*Your task*.
Tally the lines in the items below that contain the string "separates". Reply with the number alone.

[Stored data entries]

⁂

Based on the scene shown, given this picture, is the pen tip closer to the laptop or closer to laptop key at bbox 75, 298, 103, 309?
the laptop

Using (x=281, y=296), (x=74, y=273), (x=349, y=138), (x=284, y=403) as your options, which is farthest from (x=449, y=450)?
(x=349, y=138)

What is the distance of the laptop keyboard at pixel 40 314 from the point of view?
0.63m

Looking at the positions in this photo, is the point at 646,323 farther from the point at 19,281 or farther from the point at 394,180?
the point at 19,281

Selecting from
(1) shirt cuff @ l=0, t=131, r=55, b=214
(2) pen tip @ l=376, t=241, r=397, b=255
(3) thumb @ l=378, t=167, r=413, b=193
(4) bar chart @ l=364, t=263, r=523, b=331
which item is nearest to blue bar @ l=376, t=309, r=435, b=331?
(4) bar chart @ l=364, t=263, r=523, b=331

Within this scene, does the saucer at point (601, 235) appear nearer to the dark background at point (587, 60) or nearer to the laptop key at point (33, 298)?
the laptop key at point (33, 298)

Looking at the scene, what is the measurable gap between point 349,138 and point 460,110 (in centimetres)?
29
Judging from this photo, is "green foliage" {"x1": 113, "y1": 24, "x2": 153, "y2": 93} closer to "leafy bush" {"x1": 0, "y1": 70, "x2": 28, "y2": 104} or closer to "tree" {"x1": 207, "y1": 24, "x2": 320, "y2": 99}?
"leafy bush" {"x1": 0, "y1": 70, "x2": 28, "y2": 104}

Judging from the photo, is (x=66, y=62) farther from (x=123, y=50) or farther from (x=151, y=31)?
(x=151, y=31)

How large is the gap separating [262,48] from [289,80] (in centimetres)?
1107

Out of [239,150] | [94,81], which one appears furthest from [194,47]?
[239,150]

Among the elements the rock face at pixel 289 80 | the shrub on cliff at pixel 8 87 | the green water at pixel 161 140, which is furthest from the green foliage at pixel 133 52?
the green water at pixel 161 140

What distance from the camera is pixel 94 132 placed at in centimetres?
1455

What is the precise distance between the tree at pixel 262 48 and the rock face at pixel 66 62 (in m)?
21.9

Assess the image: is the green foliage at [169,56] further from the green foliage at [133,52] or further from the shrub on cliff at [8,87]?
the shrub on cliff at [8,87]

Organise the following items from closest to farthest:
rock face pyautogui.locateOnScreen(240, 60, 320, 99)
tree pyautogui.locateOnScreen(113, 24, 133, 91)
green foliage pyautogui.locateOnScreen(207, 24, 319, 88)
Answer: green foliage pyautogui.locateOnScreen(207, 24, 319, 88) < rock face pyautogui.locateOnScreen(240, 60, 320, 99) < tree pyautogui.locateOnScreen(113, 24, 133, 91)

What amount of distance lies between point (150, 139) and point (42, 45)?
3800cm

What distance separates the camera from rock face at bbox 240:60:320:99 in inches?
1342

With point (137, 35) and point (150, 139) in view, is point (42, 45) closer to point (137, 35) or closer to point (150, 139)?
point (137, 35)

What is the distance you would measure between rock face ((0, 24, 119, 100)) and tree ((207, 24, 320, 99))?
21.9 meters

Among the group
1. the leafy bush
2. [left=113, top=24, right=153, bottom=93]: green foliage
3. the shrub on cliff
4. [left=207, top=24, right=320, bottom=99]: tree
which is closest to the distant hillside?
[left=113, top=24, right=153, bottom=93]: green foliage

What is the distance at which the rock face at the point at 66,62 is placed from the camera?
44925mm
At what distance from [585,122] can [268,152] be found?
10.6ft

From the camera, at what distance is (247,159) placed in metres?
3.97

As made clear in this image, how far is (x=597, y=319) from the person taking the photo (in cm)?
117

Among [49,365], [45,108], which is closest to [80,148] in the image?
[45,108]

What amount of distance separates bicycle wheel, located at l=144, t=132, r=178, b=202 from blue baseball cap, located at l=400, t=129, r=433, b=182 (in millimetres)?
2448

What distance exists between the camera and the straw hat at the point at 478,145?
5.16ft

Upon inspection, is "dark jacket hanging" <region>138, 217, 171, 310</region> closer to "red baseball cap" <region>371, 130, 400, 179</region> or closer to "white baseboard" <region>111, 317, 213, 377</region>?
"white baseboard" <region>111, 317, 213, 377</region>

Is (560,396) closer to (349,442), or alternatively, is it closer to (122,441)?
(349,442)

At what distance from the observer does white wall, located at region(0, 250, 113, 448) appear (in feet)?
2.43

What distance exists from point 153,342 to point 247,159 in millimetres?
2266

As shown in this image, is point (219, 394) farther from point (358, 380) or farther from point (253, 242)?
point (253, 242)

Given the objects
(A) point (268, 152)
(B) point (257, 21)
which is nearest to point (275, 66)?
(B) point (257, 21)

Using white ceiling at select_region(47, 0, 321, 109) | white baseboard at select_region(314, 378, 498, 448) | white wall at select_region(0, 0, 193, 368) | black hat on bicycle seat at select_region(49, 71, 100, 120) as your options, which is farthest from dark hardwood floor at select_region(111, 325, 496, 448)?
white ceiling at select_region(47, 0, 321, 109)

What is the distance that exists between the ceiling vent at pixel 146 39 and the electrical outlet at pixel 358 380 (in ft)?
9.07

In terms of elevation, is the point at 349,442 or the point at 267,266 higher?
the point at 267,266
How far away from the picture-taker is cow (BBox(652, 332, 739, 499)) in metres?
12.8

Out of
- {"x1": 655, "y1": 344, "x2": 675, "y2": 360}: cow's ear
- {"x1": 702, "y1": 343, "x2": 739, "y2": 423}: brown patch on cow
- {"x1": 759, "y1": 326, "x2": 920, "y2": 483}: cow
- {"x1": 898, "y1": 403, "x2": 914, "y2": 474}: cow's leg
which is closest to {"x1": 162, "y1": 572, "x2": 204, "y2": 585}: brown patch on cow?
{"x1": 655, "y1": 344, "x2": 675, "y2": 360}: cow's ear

⁂

*Answer*.
2